**Stored data**
---+---
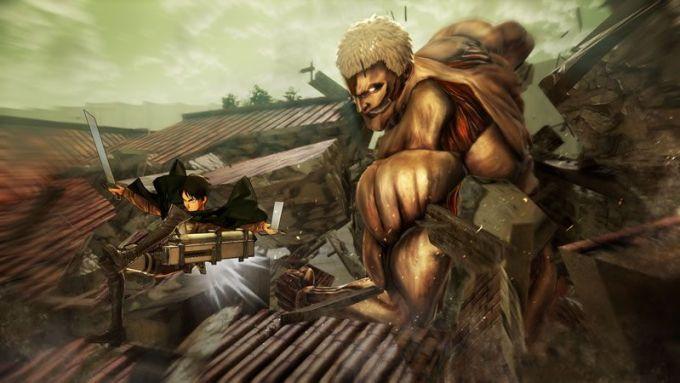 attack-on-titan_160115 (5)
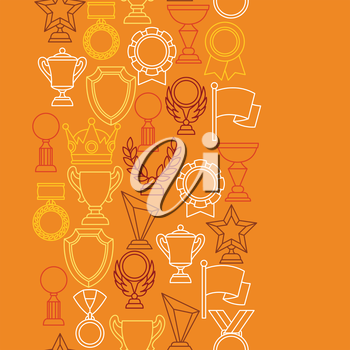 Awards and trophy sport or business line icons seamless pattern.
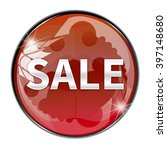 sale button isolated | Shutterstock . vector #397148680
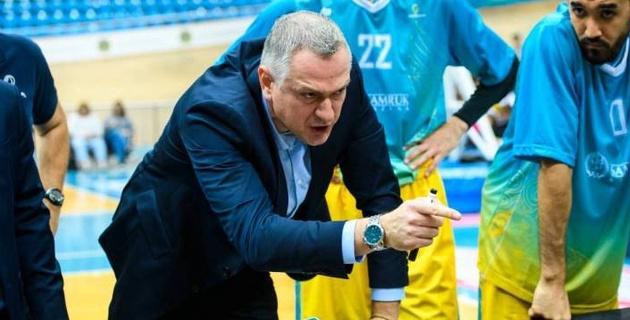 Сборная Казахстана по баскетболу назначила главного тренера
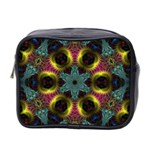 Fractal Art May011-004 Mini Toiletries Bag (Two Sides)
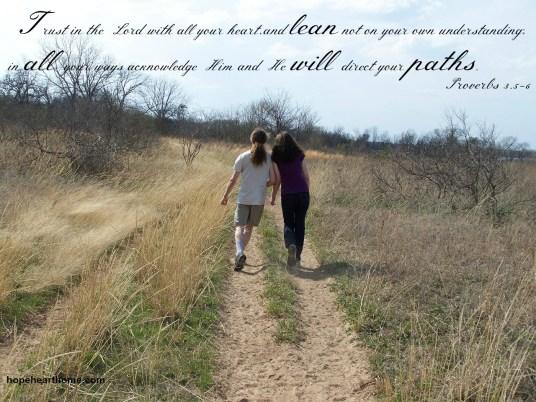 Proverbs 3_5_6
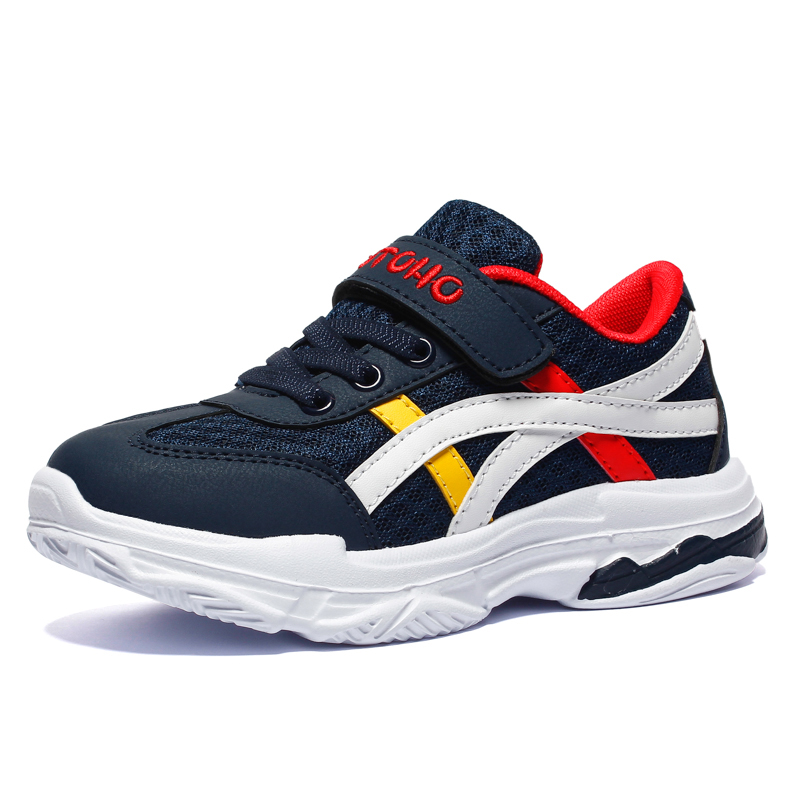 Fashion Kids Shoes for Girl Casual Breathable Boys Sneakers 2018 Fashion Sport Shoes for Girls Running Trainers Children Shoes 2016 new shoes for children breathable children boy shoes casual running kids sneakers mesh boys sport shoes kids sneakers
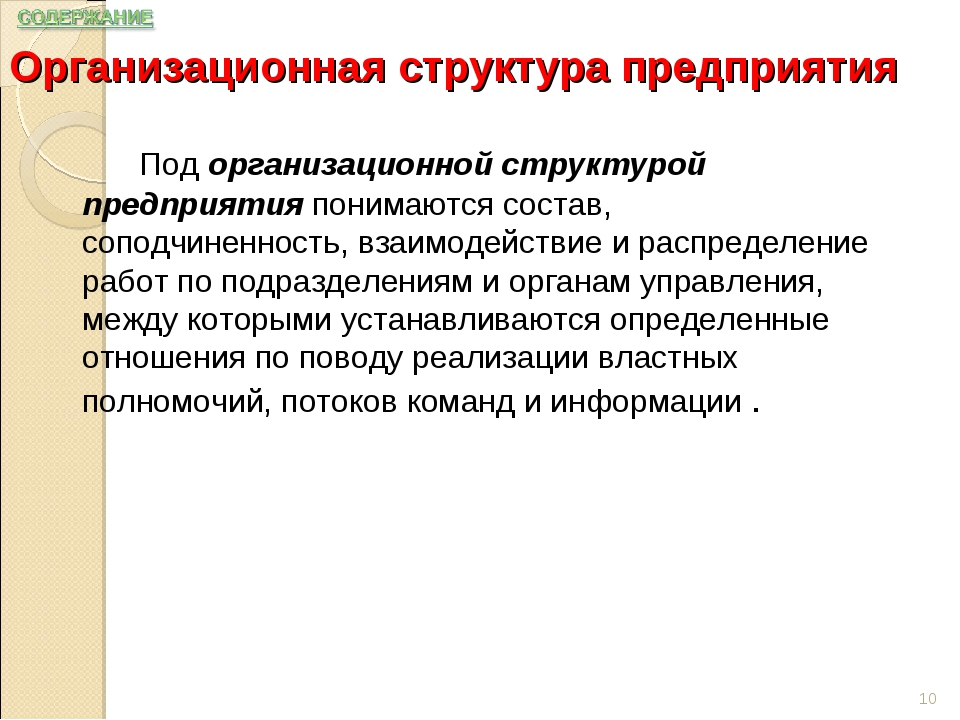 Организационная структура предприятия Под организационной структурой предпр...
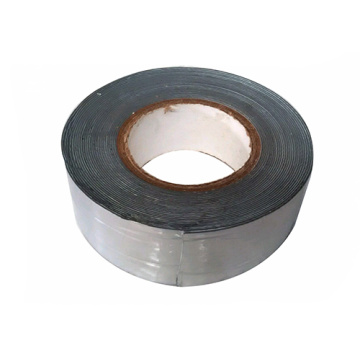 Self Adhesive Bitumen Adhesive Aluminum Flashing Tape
---+---
**Problem to work on**
The copy must start at the line containing "sale button isolated" and end at the last line of the data, matching each line exactly. It must hold no pictures.

**Response box**
 sale button isolated | Shutterstock . vector #397148680
 Сборная Казахстана по баскетболу назначила главного тренера
 Fractal Art May011-004 Mini Toiletries Bag (Two Sides)
 Proverbs 3_5_6
 Fashion Kids Shoes for Girl Casual Breathable Boys Sneakers 2018 Fashion Sport Shoes for Girls Running Trainers Children Shoes 2016 new shoes for children breathable children boy shoes casual running kids sneakers mesh boys sport shoes kids sneakers
 Организационная структура предприятия Под организационной структурой предпр...
 Self Adhesive Bitumen Adhesive Aluminum Flashing Tape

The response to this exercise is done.